For self-directed learning, my favorite has been actually using ChatGPT (GPT4, especailly), because you can just ask as you go along. Some questions I asked:
I have a pytorch ml llm gpt-style model and it has many layers, called "attention" and "feed forward". Can you explain to somehow who is highly technical, understands software engineering, but isn't deeply familiar with ML terms or linear algebra what these layers are for?
Where I can get all the jargon for this AI/ML stuff? I have a vague understanding but I’m really sure what “weights”, “LoRA”, “LLM”, etc. are to really understand where each tool and concept fit in. Explain to a knowledgeable software engineer with limited context on ML and linear algebra.
In gpt/llm world, what's pre-training vs fine-tuning?
in huggingface transformers what's the difference bertween batch size vs microbatch size when training?
how do I free cuda memory after training using huggingface transformers?

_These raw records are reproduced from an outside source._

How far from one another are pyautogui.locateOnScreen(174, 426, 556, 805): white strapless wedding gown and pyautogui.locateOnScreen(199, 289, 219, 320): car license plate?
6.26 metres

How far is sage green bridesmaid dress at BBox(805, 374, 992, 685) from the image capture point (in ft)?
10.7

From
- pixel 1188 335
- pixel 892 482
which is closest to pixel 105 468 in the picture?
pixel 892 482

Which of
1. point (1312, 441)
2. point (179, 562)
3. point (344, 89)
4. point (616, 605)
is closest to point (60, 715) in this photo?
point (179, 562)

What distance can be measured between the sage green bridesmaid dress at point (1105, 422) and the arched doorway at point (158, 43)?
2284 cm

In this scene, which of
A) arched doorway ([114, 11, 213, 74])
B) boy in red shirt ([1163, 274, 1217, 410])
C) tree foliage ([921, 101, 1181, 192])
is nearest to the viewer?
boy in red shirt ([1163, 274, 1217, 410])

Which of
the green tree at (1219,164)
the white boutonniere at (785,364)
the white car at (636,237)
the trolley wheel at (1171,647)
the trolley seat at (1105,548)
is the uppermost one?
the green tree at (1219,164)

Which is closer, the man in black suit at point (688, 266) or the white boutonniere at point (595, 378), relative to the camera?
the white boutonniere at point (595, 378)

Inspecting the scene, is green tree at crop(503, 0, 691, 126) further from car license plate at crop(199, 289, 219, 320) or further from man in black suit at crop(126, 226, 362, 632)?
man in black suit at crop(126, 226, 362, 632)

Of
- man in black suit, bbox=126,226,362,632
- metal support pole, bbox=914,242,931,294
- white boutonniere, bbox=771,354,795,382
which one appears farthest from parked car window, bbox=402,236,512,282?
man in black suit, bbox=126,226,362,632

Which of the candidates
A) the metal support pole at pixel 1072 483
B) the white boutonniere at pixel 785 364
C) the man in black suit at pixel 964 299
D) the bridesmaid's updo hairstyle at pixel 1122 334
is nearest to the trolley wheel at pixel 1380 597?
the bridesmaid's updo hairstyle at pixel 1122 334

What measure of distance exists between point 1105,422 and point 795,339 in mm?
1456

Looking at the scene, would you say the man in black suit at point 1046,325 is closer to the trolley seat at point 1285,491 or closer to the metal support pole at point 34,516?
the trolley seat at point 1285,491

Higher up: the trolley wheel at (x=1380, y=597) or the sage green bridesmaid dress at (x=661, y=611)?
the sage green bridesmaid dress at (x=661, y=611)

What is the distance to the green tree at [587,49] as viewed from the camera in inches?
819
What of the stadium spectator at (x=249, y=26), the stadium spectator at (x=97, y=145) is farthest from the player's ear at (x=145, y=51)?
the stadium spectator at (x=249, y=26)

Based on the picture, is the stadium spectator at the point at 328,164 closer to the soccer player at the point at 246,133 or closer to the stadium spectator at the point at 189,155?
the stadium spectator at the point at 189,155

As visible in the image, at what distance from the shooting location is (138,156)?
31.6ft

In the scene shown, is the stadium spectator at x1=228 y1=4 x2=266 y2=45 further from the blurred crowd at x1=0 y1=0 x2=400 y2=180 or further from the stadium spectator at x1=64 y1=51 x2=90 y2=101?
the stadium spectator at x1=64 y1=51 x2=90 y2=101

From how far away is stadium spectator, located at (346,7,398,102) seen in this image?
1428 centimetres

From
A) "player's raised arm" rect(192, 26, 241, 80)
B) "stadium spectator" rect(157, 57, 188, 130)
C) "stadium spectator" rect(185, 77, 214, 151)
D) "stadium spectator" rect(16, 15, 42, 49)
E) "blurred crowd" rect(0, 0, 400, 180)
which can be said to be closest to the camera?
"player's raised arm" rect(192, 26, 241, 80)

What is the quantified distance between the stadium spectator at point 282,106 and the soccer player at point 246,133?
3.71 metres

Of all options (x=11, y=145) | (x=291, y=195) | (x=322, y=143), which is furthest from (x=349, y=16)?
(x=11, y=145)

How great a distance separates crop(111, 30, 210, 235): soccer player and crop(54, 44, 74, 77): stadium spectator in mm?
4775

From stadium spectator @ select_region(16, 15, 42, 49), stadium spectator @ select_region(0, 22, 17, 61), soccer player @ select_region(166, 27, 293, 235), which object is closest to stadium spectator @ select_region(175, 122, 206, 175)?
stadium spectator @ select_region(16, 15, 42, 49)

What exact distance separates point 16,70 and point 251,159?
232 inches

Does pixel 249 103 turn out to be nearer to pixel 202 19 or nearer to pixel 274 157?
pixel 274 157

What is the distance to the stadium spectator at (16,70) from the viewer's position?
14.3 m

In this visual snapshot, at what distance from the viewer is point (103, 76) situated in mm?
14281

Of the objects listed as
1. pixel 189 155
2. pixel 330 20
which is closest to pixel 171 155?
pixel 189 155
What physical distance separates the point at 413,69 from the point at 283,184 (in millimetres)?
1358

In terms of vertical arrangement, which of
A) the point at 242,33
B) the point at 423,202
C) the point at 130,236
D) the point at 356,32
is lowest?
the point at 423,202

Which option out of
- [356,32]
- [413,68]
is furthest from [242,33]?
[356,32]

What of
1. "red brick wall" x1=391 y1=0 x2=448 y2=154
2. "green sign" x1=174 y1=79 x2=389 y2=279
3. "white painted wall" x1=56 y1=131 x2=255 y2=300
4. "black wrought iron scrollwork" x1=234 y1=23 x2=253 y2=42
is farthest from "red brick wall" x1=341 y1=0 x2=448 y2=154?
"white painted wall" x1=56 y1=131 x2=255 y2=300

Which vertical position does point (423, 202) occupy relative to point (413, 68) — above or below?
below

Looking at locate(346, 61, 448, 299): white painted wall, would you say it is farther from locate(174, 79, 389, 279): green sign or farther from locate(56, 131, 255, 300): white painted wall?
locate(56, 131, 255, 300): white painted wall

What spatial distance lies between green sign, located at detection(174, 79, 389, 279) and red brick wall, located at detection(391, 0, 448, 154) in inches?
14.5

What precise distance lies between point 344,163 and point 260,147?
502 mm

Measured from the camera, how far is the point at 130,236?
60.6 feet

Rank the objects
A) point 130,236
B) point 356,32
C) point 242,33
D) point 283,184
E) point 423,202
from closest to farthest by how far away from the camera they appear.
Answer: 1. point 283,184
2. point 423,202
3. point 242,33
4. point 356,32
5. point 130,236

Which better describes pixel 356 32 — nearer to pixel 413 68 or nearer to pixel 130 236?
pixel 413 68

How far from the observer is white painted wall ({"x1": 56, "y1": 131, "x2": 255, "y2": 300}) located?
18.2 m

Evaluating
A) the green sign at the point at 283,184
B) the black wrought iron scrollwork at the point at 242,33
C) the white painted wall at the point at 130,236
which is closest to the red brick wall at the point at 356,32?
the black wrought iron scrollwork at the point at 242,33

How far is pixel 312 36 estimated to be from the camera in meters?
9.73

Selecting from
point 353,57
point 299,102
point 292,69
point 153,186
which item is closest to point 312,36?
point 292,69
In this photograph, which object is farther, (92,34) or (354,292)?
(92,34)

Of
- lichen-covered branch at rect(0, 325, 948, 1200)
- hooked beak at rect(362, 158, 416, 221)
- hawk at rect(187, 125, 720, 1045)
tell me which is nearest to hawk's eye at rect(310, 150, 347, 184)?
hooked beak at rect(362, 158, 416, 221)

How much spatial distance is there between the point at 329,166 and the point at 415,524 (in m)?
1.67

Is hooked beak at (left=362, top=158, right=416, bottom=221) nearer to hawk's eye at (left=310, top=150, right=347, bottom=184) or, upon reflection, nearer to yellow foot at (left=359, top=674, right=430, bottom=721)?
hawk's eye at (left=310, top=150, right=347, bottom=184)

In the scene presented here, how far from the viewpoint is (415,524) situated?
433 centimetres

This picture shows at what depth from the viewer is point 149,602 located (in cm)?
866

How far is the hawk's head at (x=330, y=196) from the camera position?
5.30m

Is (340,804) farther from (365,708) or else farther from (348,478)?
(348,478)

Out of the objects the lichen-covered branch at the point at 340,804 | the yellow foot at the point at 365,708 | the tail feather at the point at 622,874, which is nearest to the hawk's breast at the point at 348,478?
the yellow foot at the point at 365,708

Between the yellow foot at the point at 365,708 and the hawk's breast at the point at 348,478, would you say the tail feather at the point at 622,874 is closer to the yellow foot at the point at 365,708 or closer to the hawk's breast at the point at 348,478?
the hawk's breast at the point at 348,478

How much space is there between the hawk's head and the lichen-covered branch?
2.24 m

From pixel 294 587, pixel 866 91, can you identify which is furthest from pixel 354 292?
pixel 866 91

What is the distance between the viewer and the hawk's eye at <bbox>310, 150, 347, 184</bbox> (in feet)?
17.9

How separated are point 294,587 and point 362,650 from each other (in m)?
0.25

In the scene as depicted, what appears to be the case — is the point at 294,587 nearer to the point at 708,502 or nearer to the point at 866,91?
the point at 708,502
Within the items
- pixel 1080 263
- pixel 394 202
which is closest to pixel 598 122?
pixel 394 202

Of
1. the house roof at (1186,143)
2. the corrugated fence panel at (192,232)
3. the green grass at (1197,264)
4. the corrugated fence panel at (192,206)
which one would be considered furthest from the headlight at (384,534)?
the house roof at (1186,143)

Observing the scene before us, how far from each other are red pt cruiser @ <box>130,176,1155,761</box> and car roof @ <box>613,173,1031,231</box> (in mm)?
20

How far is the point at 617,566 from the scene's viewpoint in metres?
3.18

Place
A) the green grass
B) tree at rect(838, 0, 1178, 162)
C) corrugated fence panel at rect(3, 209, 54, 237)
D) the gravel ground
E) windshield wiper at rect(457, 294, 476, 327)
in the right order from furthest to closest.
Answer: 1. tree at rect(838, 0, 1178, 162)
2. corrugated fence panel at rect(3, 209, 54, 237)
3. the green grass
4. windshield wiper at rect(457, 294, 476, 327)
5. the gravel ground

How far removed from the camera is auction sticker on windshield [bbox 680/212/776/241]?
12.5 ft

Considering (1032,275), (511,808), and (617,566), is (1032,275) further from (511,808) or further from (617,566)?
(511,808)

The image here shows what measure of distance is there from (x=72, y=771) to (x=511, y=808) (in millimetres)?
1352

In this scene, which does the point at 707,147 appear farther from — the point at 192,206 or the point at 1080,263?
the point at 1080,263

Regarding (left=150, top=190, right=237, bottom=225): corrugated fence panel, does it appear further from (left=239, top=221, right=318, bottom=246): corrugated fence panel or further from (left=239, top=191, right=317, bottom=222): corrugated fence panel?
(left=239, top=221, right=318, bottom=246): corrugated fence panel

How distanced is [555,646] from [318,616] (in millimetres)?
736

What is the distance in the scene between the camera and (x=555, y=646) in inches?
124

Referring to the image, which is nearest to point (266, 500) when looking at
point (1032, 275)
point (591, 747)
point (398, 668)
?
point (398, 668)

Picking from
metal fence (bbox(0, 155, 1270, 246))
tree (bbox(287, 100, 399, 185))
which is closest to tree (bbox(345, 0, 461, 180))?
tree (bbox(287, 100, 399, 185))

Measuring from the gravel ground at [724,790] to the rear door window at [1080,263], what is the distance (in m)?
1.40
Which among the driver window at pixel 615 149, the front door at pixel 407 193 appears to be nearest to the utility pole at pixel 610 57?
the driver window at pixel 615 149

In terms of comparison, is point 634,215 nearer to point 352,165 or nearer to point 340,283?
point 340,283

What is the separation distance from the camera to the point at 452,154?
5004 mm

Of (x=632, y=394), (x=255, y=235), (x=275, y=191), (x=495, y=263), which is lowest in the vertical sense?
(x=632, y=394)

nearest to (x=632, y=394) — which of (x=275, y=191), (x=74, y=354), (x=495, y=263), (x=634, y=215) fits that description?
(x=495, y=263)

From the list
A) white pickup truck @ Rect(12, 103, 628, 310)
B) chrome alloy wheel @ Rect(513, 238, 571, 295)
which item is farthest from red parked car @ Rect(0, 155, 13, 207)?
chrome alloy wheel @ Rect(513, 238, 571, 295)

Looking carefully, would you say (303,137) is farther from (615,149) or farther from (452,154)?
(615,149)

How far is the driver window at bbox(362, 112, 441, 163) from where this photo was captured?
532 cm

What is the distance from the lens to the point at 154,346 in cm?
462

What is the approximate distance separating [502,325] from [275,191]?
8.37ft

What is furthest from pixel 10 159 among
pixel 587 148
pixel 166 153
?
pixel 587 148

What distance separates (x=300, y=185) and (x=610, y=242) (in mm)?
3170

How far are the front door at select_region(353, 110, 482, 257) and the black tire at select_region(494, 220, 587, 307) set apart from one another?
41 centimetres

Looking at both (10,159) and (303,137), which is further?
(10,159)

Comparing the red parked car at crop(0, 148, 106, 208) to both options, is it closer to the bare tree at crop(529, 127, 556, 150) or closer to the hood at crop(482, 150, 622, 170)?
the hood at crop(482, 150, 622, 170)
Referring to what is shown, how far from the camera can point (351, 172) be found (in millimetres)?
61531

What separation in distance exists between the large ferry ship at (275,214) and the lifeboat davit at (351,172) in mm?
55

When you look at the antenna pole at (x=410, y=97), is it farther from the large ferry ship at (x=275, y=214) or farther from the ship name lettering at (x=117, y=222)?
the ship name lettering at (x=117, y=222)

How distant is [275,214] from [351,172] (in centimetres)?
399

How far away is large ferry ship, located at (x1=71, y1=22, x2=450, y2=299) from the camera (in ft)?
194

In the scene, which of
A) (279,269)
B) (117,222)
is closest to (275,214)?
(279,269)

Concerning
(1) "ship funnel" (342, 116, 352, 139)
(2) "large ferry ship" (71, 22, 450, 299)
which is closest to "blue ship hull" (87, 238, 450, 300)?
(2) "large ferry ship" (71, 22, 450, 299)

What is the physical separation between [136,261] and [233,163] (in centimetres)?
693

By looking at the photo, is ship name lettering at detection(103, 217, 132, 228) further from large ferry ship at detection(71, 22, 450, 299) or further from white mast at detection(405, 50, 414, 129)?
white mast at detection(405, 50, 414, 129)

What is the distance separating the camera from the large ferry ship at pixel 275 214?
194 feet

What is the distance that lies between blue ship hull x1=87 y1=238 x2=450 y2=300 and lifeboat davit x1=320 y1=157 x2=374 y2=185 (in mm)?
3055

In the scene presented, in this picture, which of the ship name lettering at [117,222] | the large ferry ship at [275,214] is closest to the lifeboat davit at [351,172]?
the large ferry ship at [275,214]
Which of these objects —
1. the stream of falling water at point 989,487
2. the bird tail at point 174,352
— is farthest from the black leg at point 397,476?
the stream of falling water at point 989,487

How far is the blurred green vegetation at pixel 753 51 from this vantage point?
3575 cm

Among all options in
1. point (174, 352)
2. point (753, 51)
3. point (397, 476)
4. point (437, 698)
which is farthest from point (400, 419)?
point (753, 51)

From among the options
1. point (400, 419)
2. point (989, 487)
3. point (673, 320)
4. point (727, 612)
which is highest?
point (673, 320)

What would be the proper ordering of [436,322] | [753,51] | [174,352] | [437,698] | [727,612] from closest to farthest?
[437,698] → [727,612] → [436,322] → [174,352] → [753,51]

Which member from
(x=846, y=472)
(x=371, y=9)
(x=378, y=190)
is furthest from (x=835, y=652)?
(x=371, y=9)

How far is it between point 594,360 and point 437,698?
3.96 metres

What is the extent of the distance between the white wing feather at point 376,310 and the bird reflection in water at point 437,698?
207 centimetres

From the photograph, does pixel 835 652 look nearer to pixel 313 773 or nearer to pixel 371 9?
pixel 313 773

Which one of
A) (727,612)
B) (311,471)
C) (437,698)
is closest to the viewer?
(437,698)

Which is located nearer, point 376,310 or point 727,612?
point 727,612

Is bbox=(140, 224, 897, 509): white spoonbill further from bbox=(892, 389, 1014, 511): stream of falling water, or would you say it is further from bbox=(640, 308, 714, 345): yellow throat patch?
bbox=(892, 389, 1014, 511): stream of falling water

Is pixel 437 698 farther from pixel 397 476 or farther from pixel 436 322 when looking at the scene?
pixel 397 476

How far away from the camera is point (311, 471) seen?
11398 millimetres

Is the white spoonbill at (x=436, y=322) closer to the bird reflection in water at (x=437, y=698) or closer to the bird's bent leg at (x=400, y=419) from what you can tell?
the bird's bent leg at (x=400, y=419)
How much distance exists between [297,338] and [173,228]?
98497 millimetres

I'm launching gradio with `demo.queue().launch()` from `main.py`. How can I allow passing command line arguments for port and share=True?
Comment each of these arguments with explanations of what they do (this is huggingface transformers)
args=transformers.TrainingArguments(
per_device_train_batch_size=micro_batch_size,
gradient_accumulation_steps=gradient_accumulation_steps,
warmup_steps=100, #
max_steps=max_steps,
num_train_epochs=epochs,
learning_rate=learning_rate,
fp16=True,
logging_steps=20,
output_dir=output_dir,
save_total_limit=3,
),
In the context of ML, can you explain with examples what "LoRA", "LLM", "weights" are in relation to machine learning, specifically gpt-style language models?
I don't trust an LLM to answer accurately on topics that I don't already know well. It's useful as a multiplier on things I do know, since I can correct mistakes and spot hallucinations, but if it's something I don't have knowledge on it seems like it might be confident but incorrect and I wouldn't notice or check it's answers.
I'm pretty sceptical of people using it to learn a foreign language or something they aren't familiar enough with.
I’ve found GPT 3.5 and 4 to be far better than other learning resources as well.
It just gets to the point immediately.
No chapters of books you need to read first, where there is no clear view of how it comes together or if it ever will.
No documentation to deal with, which is notorious for never solving your specific question and just requires you to conform to that developer’s attempt at being a teacher of their own concept.
No long winded youtube video or video educational course.
Just “explain this concept” and it goes out of its way to explain answers to things you didn't even ask well.